Hij werkte als zelfstandig advocaat in Amed sinds 1992. Tussen 1998 en 2006 werkte hij als manager bij de Orde van Advocaten in Amed. Tijdens deze periode studeerde hij internationaal strafrecht en strafrechtelijke procedures aan de Academie voor Europees Recht in Duitsland en woonde hij vele nationale en internationale conferenties bij als spreker.
Hij vertegenwoordigde slachtoffers in veel binnenlandse rechtszaken en voor binnenlandse rechtbanken en het Europees Hof voor de Rechten van de Mens (EHRM). Hij was lid van de Turkse Orde van Advocaten (TBB), de adviesraad van het Centrum voor de Mensenrechten voor Wetenschap, het oprichtingscomité van de Turkse Stichting voor de Mensenrechten (TIHV) en was betrokken bij de oprichting en werking van verschillende maatschappelijke organisaties. Hij werd in 2012 verkozen tot voorzitter van de Orde van Advocaten van Amed en bleef zijn functie uitoefenen tot 28 november 2015, de dag dat hij werd vermoord.

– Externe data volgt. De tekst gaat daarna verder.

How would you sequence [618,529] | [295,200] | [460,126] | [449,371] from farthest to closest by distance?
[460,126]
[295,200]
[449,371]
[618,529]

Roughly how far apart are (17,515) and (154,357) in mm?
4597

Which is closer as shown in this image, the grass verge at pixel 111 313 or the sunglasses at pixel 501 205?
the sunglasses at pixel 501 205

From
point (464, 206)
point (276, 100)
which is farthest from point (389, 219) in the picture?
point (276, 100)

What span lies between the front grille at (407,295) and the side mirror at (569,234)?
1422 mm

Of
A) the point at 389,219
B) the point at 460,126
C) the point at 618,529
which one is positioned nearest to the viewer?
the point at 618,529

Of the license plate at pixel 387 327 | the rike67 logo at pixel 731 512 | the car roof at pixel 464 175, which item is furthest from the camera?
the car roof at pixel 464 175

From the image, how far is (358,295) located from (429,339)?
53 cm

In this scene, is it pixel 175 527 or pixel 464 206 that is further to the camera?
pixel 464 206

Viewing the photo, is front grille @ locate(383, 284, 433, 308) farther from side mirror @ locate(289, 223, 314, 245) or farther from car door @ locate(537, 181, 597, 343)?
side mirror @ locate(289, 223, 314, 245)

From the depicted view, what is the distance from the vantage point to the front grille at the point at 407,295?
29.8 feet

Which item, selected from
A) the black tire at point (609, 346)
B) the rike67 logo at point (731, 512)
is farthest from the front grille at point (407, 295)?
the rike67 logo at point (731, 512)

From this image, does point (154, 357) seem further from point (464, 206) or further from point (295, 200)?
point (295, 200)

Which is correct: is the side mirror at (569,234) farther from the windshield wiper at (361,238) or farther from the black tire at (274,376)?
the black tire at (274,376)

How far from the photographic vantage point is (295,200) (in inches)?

Ahmet Şık, een onderzoeksjournalist die eerder gevangen werd gezet door de Turkse regering en nu HDP-afgevaardigde voor Istanbul, had op Twitter geschreven: “Ze kozen ervoor om Tahir Elçi te vermoorden, in plaats van hem te arresteren”.
Zijn woorden zouden dramatisch waar blijken te zijn.

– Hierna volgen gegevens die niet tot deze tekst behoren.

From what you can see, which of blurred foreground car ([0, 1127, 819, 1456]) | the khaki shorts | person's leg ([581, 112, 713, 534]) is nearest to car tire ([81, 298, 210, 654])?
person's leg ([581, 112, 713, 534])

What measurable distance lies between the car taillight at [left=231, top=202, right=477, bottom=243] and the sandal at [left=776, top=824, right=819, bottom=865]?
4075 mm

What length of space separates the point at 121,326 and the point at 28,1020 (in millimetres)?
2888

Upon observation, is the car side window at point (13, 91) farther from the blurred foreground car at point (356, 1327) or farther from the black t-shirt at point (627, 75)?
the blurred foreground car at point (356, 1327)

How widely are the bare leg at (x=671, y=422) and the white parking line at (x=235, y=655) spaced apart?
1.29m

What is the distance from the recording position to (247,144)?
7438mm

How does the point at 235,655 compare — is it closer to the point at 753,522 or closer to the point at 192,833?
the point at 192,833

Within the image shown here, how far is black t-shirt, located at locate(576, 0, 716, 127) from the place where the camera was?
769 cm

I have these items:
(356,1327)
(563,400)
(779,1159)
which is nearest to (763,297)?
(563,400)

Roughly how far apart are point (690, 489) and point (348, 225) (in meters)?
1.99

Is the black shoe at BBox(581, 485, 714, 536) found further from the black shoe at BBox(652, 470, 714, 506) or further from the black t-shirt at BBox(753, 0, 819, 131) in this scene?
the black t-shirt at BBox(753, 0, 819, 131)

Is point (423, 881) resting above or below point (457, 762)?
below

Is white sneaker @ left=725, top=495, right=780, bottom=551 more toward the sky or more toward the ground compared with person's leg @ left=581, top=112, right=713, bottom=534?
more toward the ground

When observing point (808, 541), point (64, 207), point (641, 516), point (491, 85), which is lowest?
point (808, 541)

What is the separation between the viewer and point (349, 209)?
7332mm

28 november 2015: Een geplande moord
Op 28 november 2015 werd Tahir Elçi, een prominente Koerdische mensenrechtenadvocaat, doodgeschoten tijdens een persconferentie in de stad Diyarbakır in het zuidoosten van Turkije. Het was 10.53 uur toen Elçi bij de Vierbenige Minaret met een kogel in zijn nek werd geschoten.
Tijdens de persconferentie had Elçi opgeroepen tot kalmte in de stad, te midden van een recente golf van geweld. In de weken en maanden na zijn dood escaleerde het conflict echter, met als gevolg de bijna totale verwoesting van het historische centrum van Diyarbakır, Sur, een historisch verzet, de dood van honderden burgers en de ontheemding van duizenden anderen.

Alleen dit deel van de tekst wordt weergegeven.